Tailored Ni–O–Ni dimers drive radical/non-radical pathways in peroxymonosulfate oxidation processes to remove emerging contaminants

Single-atom catalysts (SACs) have emerged as promising candidates for peroxymonosulfate (PMS)-based advanced oxidation processes (AOPs), offering high activity and atomic efficiency for environmental remediation. However, achieving SACs with robust structural stability, wide pH tolerance, and resistance to matrix interference remains a formidable challenge. Here, we report a loading-controlled strategy to construct oxygen-bridged bimetallic Ni–O–Ni sites on a carbon nitride framework via a coordination-recrystallization-static-air pyrolysis route. The Ni loading critically modulates the local coordination environment: while moderate loading promotes the formation of active Ni–O–Ni moieties, excess Ni leads to the emergence of less active Ni–N3 configurations.

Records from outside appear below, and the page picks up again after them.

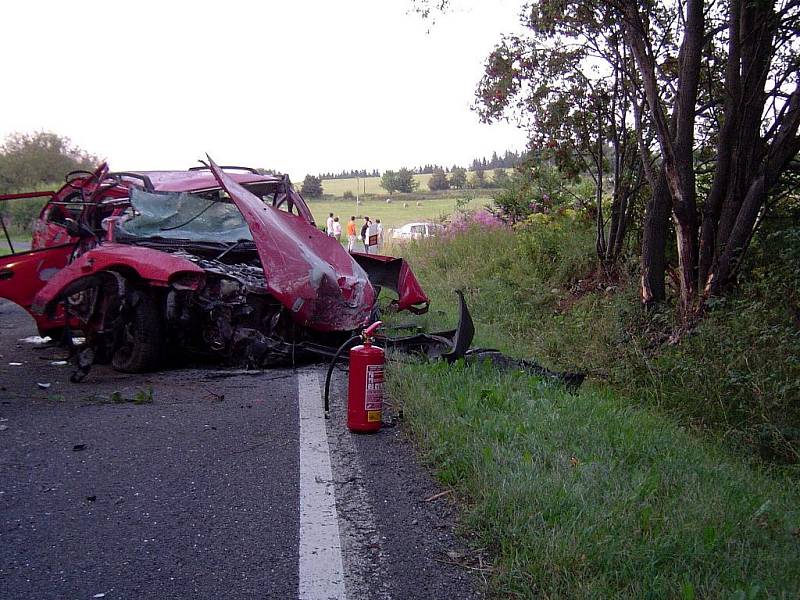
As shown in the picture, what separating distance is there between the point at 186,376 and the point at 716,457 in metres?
4.39

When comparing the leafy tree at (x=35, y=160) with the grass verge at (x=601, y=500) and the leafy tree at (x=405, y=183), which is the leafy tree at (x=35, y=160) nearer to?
the leafy tree at (x=405, y=183)

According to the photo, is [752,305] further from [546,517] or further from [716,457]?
[546,517]

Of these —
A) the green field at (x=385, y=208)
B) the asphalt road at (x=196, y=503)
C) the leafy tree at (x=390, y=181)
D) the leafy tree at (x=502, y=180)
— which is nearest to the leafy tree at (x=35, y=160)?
the green field at (x=385, y=208)

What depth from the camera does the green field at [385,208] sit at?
151ft

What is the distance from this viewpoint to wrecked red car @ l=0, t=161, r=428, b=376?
21.8 feet

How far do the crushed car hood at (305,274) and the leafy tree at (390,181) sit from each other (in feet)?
197

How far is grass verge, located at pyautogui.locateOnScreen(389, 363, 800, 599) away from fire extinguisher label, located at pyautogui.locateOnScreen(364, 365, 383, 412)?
0.92 ft

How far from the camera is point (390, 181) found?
67.1 m

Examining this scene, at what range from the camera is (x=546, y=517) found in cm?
332

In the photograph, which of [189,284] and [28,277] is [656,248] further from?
[28,277]

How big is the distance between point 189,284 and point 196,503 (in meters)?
3.28

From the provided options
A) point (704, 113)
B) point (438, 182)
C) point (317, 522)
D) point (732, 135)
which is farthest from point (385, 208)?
point (317, 522)

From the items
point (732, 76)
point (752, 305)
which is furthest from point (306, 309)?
point (732, 76)

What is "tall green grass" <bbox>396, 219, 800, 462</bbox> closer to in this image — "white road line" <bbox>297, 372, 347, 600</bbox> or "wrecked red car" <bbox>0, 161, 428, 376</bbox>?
"wrecked red car" <bbox>0, 161, 428, 376</bbox>
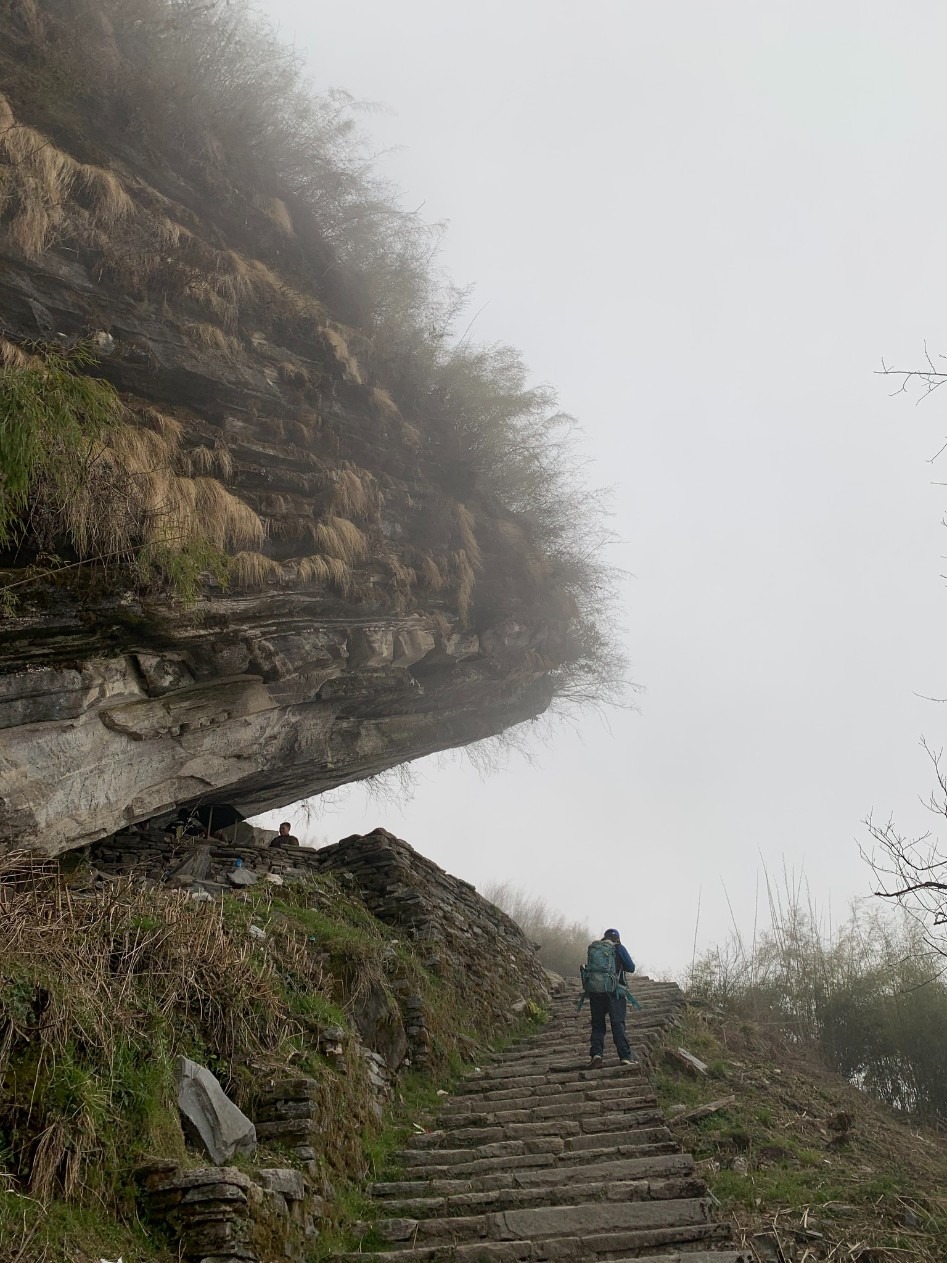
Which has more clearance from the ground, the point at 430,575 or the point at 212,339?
the point at 212,339

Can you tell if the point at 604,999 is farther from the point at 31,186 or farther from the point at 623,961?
the point at 31,186

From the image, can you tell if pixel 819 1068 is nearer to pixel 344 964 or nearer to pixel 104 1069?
pixel 344 964

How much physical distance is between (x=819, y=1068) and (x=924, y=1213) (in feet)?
23.0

The optimized Ni–O–Ni SAC exhibits exceptional catalytic performance for PMS activation, achieving 5.9- and 28.9-fold enhancements in the degradation of oxytetracycline (OTC) and rhodamine B (RhB), respectively, relative to pristine C3N5, and surpassing all 41 previously reported catalysts for OTC or RhB degradation. The catalyst also demonstrates excellent operational stability across a wide pH range (2.0–11.0) and strong resistance to common anionic interferences. Mechanistic investigations, including radical quenching experiments and density functional theory (DFT) calculations, reveal that the Ni–O–Ni site facilitates the selective generation of singlet oxygen (1O2) and superoxide radicals (·O2−) by lowering activation barriers. This work highlights the critical role of metal-oxygen-metal motifs in dictating reaction pathways and offers a versatile design principle for next-generation AOP catalysts toward sustainable water treatment.